**WHAT YOU SHOULD DO**
Reproduce the following excerpt on the Park District's Amazon locker contract verbatim, keeping every word, number, and line break unchanged.

**TEXT EXCERPT**
Block Club obtained the Park District’s contract with Amazon through a public records request after several lockers were installed on sidewalks, partially blocking them, in parks earlier this month.
The contract shows Amazon pays the Park District $50 a month for each of the smallest of the steel lockers, which are 6 feet wide. The contract calls for $125-a-month payments for the largest lockers, which are 15 feet wide.

A total of 49 lockers have been installed in city parks. The majority of those lockers are the 6- or 9-foot versions, according to figures provided by the Park District.
Another 53 lockers are scheduled to be installed in parks around the city this year. If all of those lockers are 6 feet wide, the Park District would make $69,900 for a full 12 months of rent. It would also get a one-time $20,000 payment for allowing at least 100 lockers.
That means the park district could get as little as $89,900 in the first full year.
If each of the next 53 lockers installed are the largest possible — 15 feet — that would net the Park District $117,600 in the first year, plus the $20,000 bonus.

**DATASET EXTRACT**
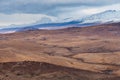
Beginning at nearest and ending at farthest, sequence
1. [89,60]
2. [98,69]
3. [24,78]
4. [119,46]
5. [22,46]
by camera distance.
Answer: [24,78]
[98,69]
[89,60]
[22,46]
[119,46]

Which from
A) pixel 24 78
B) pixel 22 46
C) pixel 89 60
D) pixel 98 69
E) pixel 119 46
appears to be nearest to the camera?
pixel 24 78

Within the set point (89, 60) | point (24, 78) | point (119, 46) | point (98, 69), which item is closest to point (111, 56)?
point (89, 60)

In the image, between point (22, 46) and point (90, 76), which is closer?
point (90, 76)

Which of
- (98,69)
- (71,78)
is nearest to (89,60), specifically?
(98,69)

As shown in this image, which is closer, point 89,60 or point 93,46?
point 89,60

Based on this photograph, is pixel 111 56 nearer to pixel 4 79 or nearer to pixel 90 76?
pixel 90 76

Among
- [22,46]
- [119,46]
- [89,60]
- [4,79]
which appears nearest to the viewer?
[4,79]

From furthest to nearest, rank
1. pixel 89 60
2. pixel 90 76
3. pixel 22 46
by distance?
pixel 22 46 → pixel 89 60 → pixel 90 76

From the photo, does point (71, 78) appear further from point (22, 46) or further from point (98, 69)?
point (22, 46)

**EXERCISE ANSWER**
Block Club obtained the Park District’s contract with Amazon through a public records request after several lockers were installed on sidewalks, partially blocking them, in parks earlier this month.
The contract shows Amazon pays the Park District $50 a month for each of the smallest of the steel lockers, which are 6 feet wide. The contract calls for $125-a-month payments for the largest lockers, which are 15 feet wide.

A total of 49 lockers have been installed in city parks. The majority of those lockers are the 6- or 9-foot versions, according to figures provided by the Park District.
Another 53 lockers are scheduled to be installed in parks around the city this year. If all of those lockers are 6 feet wide, the Park District would make $69,900 for a full 12 months of rent. It would also get a one-time $20,000 payment for allowing at least 100 lockers.
That means the park district could get as little as $89,900 in the first full year.
If each of the next 53 lockers installed are the largest possible — 15 feet — that would net the Park District $117,600 in the first year, plus the $20,000 bonus.